* Problem requirements:
Pick out and copy each row below that contains the string "inches". Matches are case-sensitive.

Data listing
════════════════
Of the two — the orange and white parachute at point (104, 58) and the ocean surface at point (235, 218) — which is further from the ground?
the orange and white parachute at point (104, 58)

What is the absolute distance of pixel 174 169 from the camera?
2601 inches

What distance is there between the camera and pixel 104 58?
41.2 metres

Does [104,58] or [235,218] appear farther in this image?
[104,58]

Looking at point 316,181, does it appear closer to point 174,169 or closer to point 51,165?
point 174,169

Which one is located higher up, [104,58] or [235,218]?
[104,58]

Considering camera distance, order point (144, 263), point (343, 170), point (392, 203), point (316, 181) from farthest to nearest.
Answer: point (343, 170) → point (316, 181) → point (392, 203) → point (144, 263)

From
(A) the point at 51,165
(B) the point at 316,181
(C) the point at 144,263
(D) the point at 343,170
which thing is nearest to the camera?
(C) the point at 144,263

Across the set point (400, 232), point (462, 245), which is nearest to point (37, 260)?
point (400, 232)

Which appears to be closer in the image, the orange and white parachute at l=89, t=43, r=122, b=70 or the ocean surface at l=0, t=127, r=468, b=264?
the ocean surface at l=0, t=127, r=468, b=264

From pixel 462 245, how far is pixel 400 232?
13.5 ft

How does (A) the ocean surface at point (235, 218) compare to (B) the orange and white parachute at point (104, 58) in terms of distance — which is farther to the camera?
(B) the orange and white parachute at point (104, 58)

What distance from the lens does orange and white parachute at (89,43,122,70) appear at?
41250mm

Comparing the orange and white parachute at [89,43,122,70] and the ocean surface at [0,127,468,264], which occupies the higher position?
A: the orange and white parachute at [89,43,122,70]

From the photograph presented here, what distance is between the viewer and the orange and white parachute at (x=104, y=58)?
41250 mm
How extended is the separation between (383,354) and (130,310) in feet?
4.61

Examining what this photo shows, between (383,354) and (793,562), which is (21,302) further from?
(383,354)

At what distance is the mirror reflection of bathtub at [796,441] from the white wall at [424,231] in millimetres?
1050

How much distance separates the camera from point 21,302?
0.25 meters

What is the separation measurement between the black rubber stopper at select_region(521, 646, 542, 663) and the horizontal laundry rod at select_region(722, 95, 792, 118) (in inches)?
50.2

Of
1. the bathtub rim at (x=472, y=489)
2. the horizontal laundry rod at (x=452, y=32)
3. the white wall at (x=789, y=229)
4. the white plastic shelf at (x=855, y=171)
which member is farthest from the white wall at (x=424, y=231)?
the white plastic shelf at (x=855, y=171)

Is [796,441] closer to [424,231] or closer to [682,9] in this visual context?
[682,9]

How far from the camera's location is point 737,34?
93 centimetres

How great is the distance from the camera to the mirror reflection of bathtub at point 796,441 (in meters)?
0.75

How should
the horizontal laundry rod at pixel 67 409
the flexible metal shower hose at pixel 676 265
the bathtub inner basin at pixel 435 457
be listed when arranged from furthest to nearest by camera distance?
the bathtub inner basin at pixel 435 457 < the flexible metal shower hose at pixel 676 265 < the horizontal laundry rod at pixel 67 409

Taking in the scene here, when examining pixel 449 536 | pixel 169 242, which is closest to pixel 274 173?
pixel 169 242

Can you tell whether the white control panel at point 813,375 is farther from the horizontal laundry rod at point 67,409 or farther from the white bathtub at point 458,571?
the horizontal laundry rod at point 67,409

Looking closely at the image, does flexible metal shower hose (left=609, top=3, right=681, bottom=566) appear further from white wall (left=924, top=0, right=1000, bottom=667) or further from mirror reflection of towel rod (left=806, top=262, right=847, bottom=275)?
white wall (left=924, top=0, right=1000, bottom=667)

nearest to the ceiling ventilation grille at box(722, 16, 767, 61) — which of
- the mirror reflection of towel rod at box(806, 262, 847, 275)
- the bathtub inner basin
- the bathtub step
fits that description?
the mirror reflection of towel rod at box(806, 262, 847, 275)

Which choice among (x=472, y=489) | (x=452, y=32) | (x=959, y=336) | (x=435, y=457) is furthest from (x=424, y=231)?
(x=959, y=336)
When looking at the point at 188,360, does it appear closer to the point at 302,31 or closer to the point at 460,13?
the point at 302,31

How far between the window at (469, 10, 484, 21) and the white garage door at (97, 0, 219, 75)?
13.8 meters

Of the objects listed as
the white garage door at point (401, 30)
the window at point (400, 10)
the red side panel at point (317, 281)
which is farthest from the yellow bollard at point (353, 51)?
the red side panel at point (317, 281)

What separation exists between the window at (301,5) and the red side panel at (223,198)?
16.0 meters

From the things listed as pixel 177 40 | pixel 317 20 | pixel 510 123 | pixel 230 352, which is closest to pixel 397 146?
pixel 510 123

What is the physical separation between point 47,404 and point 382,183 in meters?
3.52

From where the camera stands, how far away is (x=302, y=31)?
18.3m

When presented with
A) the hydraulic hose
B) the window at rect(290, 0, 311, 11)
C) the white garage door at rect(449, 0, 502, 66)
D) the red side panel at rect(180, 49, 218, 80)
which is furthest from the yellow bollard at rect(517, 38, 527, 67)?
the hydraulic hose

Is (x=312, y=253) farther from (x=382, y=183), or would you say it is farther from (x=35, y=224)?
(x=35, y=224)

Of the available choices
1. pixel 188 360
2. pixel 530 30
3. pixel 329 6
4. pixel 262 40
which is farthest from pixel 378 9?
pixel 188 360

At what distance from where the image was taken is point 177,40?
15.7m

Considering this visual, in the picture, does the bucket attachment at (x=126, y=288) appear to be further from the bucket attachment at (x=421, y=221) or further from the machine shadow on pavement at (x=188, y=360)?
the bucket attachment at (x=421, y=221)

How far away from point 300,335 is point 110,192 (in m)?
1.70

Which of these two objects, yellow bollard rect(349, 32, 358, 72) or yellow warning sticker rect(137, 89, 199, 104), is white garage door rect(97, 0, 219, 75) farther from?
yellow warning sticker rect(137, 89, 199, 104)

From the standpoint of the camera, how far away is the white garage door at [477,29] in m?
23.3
════════════════
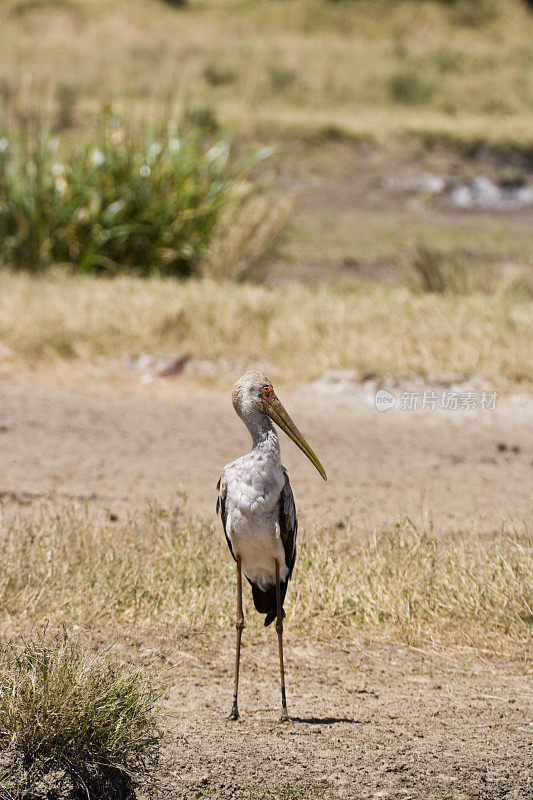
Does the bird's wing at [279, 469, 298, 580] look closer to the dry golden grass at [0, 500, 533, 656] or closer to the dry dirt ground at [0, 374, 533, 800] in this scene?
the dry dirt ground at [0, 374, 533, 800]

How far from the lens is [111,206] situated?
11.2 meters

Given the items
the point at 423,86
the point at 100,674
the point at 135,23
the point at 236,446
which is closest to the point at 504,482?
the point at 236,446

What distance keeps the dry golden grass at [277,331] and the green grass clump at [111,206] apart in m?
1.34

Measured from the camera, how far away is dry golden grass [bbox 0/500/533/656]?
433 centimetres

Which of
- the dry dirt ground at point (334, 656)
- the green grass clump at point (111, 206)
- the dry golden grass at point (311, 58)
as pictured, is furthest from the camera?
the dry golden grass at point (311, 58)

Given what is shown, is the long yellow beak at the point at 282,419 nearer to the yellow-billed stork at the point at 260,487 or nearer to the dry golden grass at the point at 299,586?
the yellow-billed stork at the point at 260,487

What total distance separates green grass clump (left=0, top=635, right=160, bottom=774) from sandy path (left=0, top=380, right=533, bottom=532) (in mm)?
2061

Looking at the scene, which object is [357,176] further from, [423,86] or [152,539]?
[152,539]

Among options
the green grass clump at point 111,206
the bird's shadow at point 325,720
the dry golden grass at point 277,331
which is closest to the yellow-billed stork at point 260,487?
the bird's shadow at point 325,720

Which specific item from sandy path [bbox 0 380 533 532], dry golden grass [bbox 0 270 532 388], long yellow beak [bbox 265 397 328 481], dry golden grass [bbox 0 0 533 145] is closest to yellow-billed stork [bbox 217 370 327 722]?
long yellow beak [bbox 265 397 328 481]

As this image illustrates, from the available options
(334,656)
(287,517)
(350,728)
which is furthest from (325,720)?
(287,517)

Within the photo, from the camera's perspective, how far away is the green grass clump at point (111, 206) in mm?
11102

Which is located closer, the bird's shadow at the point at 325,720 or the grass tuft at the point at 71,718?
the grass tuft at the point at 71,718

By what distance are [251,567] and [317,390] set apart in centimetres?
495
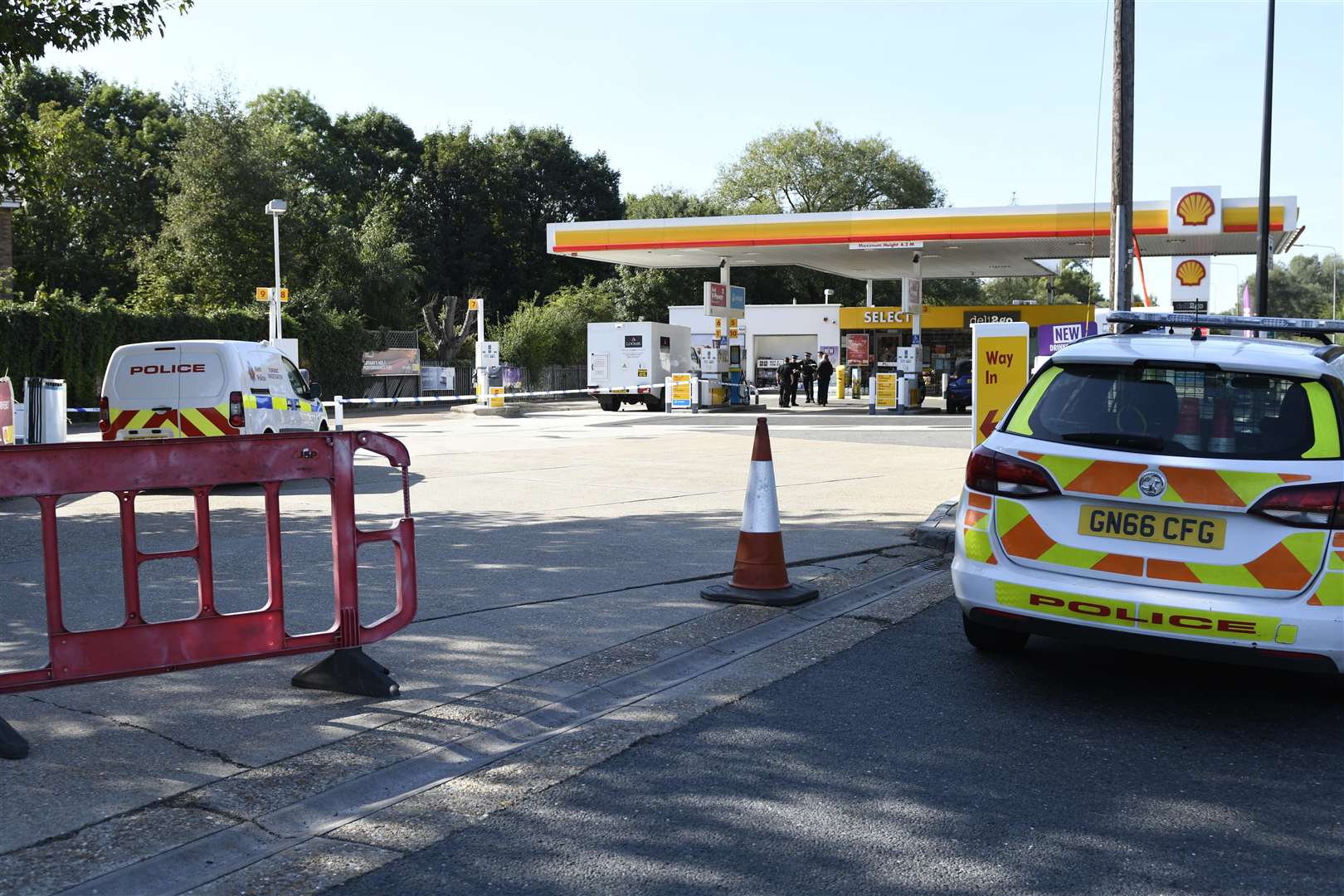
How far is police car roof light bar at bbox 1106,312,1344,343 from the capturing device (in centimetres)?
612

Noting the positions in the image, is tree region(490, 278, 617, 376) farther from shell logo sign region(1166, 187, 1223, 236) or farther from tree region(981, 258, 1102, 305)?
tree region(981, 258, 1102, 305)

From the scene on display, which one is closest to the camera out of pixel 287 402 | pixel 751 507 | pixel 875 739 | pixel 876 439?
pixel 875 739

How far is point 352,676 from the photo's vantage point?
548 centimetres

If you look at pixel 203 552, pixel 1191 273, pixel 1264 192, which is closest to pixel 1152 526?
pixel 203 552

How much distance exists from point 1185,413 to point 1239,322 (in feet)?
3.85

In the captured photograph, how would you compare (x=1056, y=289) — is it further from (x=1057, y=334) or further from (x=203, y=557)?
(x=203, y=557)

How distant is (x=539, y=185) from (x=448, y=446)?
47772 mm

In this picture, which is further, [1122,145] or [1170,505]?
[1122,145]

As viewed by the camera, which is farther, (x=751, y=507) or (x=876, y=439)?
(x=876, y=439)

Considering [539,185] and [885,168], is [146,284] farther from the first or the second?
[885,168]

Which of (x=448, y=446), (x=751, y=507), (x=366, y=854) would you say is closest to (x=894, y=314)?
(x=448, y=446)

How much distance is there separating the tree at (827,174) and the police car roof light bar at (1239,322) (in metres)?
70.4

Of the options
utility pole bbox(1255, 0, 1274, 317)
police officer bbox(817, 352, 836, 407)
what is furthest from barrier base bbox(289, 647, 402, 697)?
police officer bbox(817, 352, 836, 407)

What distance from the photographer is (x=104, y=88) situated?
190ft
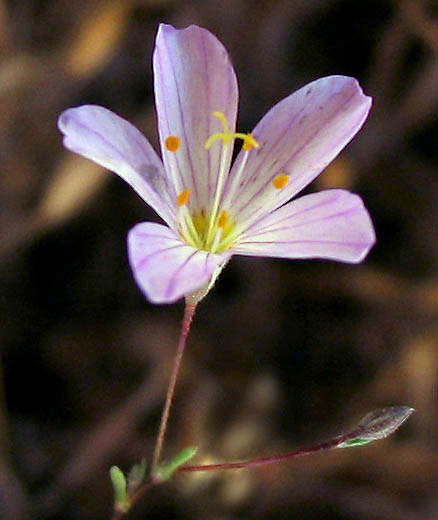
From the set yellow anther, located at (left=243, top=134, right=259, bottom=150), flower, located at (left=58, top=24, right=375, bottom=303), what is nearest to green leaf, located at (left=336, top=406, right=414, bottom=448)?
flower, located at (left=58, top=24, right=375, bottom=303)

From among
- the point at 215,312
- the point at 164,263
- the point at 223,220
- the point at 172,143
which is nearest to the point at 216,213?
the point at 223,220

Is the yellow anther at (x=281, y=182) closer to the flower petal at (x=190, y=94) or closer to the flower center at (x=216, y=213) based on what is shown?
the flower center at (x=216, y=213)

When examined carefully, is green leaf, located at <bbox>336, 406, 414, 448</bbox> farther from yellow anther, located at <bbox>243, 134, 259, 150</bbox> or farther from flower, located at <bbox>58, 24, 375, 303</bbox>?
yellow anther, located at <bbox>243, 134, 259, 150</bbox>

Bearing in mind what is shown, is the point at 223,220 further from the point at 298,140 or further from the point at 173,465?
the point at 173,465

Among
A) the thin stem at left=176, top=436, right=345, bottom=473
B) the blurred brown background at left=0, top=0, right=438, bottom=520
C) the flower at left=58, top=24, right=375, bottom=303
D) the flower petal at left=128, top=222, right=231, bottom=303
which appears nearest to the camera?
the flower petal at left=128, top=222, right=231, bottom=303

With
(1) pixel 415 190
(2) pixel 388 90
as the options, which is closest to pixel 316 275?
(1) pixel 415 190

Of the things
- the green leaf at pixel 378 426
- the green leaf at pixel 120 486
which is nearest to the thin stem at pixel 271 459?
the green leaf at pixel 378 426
════════════════
* The answer:
2601 inches
What is the separation measurement between the black rubber stopper at select_region(521, 646, 542, 663) and the horizontal laundry rod at select_region(722, 95, 792, 118) (in inches)?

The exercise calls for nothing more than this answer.